* Begin Text block *
I came across a lovely painting today. It is of four kids — I’m guessing the older three are easily under 12 years old — sitting on a ledge, enjoying their youth and the sun. I look at it for the very first time, I look away to peruse the others beside it, and then I find myself staring right back at it again, drawn to the details: little children taking care of a toddler, their mothers perhaps busy with household chores and preparing lunch. I like how the artist has made the image look sun-kissed. And I like how the subjects are connecting to each other, not exactly in a huddle, but it is obvious they are present in the moment. It makes me wonder what they are talking about. What did my playmates and I talk about at that age? The image makes me go inside myself as I remember my own childhood, the many happy summers I had as a child.
* End Text block *
Challenges »
1. Reproduce everything from "I came across" down to "as a child." in the passage about the painting, switching "toddler" to "baby".
2. Copy out each line of the entries that contains the word "purple".
* Begin Data for this exercise *
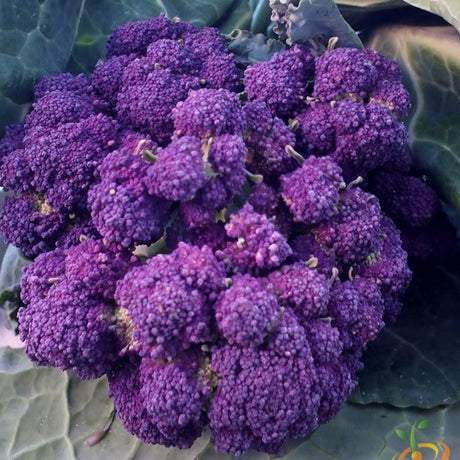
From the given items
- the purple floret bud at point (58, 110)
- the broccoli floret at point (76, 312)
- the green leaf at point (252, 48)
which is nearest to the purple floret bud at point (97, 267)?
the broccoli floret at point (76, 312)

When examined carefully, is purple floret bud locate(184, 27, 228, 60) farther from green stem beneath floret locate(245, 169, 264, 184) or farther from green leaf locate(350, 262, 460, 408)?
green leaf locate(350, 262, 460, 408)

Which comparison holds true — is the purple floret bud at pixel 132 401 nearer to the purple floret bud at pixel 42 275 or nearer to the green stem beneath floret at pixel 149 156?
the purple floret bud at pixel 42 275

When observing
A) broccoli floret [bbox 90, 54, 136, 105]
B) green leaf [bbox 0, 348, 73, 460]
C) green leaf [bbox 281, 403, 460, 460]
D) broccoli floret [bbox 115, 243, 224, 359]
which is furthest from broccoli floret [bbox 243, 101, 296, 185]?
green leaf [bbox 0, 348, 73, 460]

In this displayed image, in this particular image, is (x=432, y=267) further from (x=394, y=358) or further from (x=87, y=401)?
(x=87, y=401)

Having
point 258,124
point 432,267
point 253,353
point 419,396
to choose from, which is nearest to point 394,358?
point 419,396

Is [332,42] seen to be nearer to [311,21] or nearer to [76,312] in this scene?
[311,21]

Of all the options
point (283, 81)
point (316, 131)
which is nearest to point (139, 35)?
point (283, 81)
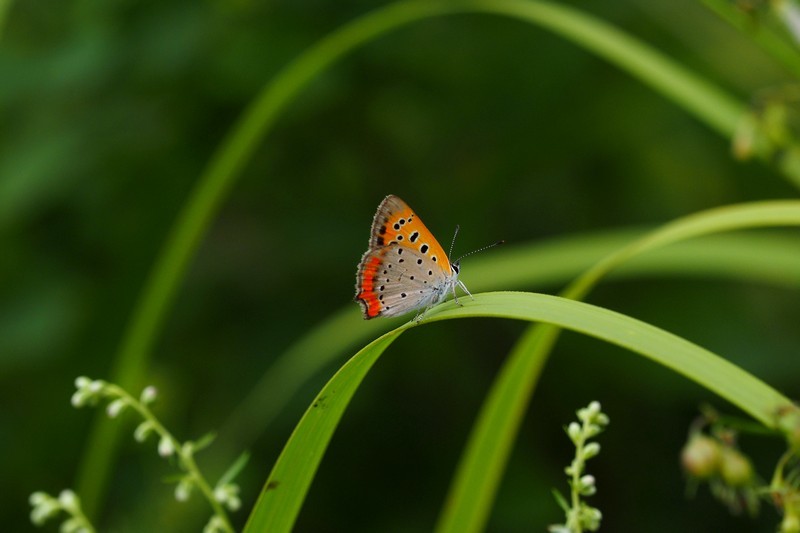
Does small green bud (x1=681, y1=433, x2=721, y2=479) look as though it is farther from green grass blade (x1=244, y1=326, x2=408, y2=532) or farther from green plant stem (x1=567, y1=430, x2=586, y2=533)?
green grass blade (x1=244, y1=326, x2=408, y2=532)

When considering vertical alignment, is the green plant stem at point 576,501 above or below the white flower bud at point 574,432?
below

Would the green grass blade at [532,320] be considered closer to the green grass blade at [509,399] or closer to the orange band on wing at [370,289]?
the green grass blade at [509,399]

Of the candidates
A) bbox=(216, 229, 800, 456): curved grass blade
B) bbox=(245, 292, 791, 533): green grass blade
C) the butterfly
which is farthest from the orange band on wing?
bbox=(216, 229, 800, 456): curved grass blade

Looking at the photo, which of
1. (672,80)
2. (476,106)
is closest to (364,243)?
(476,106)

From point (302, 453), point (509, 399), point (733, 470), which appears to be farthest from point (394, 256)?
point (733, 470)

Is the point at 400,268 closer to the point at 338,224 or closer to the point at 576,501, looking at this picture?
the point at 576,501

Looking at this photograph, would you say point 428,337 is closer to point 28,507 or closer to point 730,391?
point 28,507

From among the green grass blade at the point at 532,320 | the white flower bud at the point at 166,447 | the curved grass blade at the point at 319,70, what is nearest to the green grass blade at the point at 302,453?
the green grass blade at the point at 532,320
* End Data for this exercise *
Solutions below »
1.
I came across a lovely painting today. It is of four kids — I’m guessing the older three are easily under 12 years old — sitting on a ledge, enjoying their youth and the sun. I look at it for the very first time, I look away to peruse the others beside it, and then I find myself staring right back at it again, drawn to the details: little children taking care of a baby, their mothers perhaps busy with household chores and preparing lunch. I like how the artist has made the image look sun-kissed. And I like how the subjects are connecting to each other, not exactly in a huddle, but it is obvious they are present in the moment. It makes me wonder what they are talking about. What did my playmates and I talk about at that age? The image makes me go inside myself as I remember my own childhood, the many happy summers I had as a child.

2.
- the purple floret bud at point (58, 110)
which is nearest to the purple floret bud at point (97, 267)?
When examined carefully, is purple floret bud locate(184, 27, 228, 60) farther from green stem beneath floret locate(245, 169, 264, 184) or farther from green leaf locate(350, 262, 460, 408)?
Which comparison holds true — is the purple floret bud at pixel 132 401 nearer to the purple floret bud at pixel 42 275 or nearer to the green stem beneath floret at pixel 149 156?
the purple floret bud at pixel 42 275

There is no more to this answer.